I walk towards him, my lips pressed hard against each other. Isaac pulls me by my hips and wraps his arms around my waist. He doesn't let me go, instead, I sit on his laps and find my eyes interlocking with his.

"I'm sorry I didn't call. I would have loved to call if I'd gotten the chance to do so."

He draws his lips on to my knuckles and kisses them.

"It's okay." I say, brushing a loose strand of my hair away with my other hand. I look kinda nervous, anyone would.

"What's wrong baby?" He asks, interlocking his fingers around me this time.

"It's just that I..uh..!" I take clearing my throat as an alibi to find an excuse. "I feel bad about Shawn and..."

"I don't want you to think of yourself as the guilty one Trish, you were honest with him and not a lot of people could do what you did."

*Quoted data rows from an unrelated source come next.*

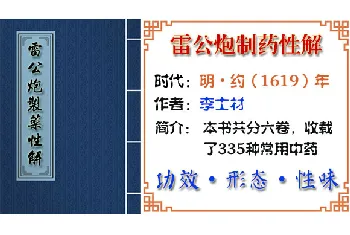 雷公炮製藥性解

雷公炮制药性解

时代：明·约（1619）年

作者：李士材

简介：本书共分六卷，收载了335种常用中药

功效·形态·性味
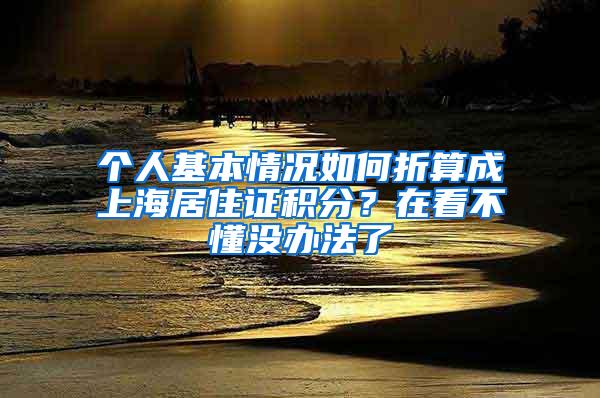 个人基本情况如何折算成上海居住证积分？在看不懂没办法了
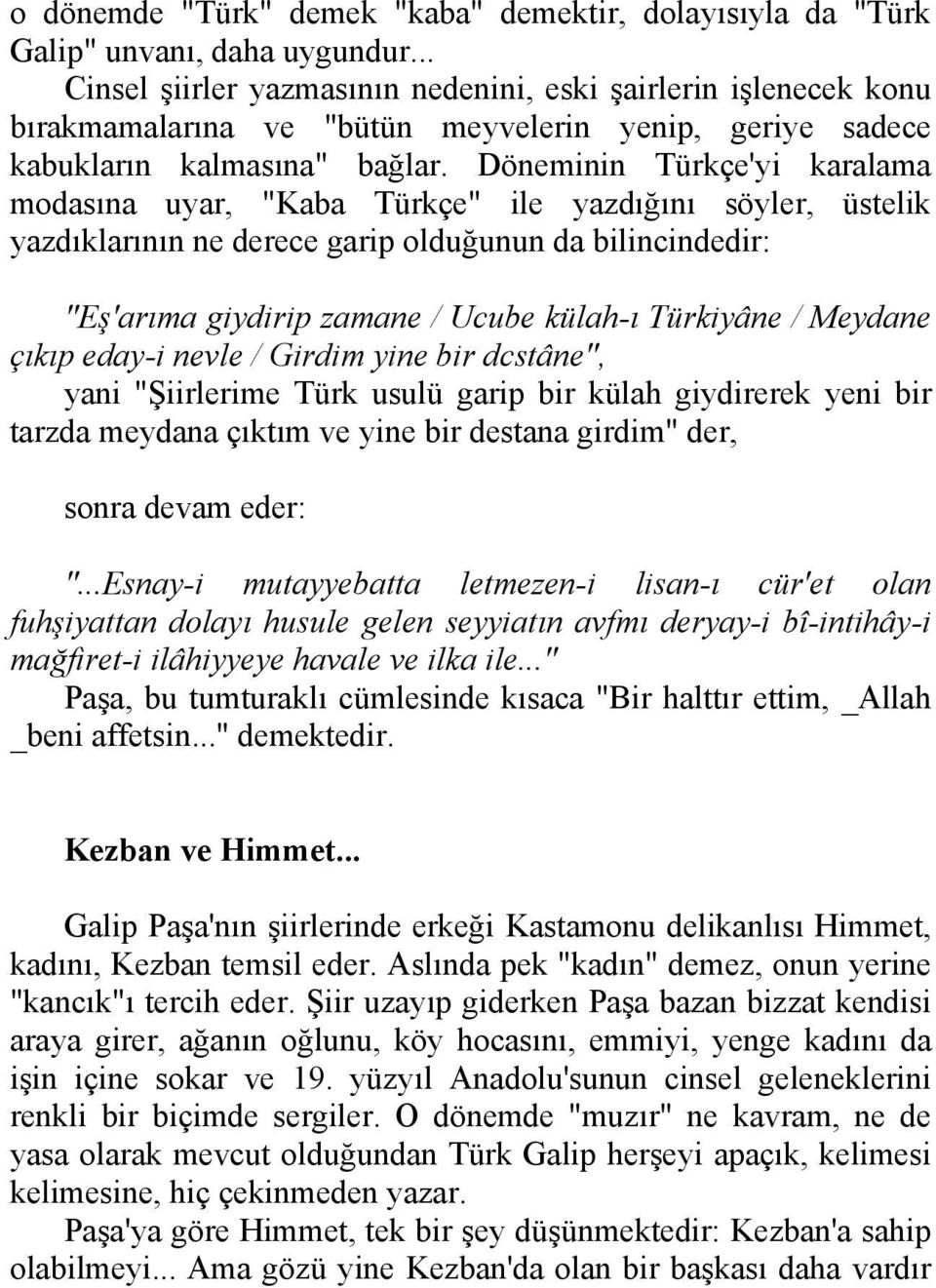 o dönemde "Türk" demek "kaba" demektir, dolayısıyla da "Türk Galip" unvanı, daha uygundur...
Cinsel şiirler yazmasının nedenini, eski şairlerin işlenecek konu bırakmamalarına ve "bütün meyvelerin yenip, geriye sadece kabukların kalmasına" bağlar. Döneminin Türkçe'yi karalama modasına uyar, "Kaba Türkçe" ile yazdığını söyler, üstelik yazdıklarının ne derece garip olduğunun da bilincindedir:

"Eş'arıma giydirip zamane / Ucube külah-ı Türkiyâne / Meydane çıkıp eday-i nevle / Girdim yine bir dcstâne",
yani "Şiirlerime Türk usulü garip bir külah giydirerek yeni bir tarzda meydana çıktım ve yine bir destana girdim" der,

sonra devam eder:

"...Esnay-i mutayyebatta letmezen-i lisan-ı cür'et olan fuhşiyattan dolayı husule gelen seyyiatın avfmı deryay-i bî-intihây-i mağfiret-i ilâhiyyeye havale ve ilka ile..."
Paşa, bu tumturaklı cümlesinde kısaca "Bir halttır ettim, _Allah _beni affetsin..." demektedir.

Kezban ve Himmet...

Galip Paşa'nın şiirlerinde erkeği Kastamonu delikanlısı Himmet, kadını, Kezban temsil eder. Aslında pek "kadın" demez, onun yerine "kancık"ı tercih eder. Şiir uzayıp giderken Paşa bazan bizzat kendisi araya girer, ağanın oğlunu, köy hocasını, emmiyi, yenge kadını da işin içine sokar ve 19. yüzyıl Anadolu'sunun cinsel geleneklerini renkli bir biçimde sergiler. O dönemde "muzır" ne kavram, ne de yasa olarak mevcut olduğundan Türk Galip herşeyi apaçık, kelimesi kelimesine, hiç çekinmeden yazar.
Paşa'ya göre Himmet, tek bir şey düşünmektedir: Kezban'a sahip olabilmeyi... Ama gözü yine Kezban'da olan bir başkası daha vardır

I hum at him. There's nothing he can tell me that can change my mind. I know it's my fault and I should apologize even though I don't want to fix things between us. No more tension.

"I love you, okay?" He whispers to my ear sending chills down my spine. His eyes drill through my skin as I watch him through the corner of my eyes. His hazel eyes make me believe anything that he would say. Especially since his soft lips are rubbing themselves on my vulnerable neck.

He loves me. He just said it.

I run my hand into his beautiful brunette hair to make him stop the whole 'hooking up in his office'.

"You don't have to like me back. You just have to know that I love you."

I can't believe that I'd been told the exact same words by his best friend few weeks ago. This time they hit different. And I know deep down that it was worth the wait.

Shawn gets in the office as well. I quickly get up and stand by Isaac's desk.

"The investors are here to talk." He says, glaring at me.

Guilt.

Isaac holds my hand in his and says.

"Let them in. I'd love to hear from them!"

Shawn's smirk meets Isaac's and I'm not sure if I'm allowed to question their friendship after I told Shawn the truth. Their friendship is weirdly strong. They can't trade it up for some pointless drama. And I find that attractive.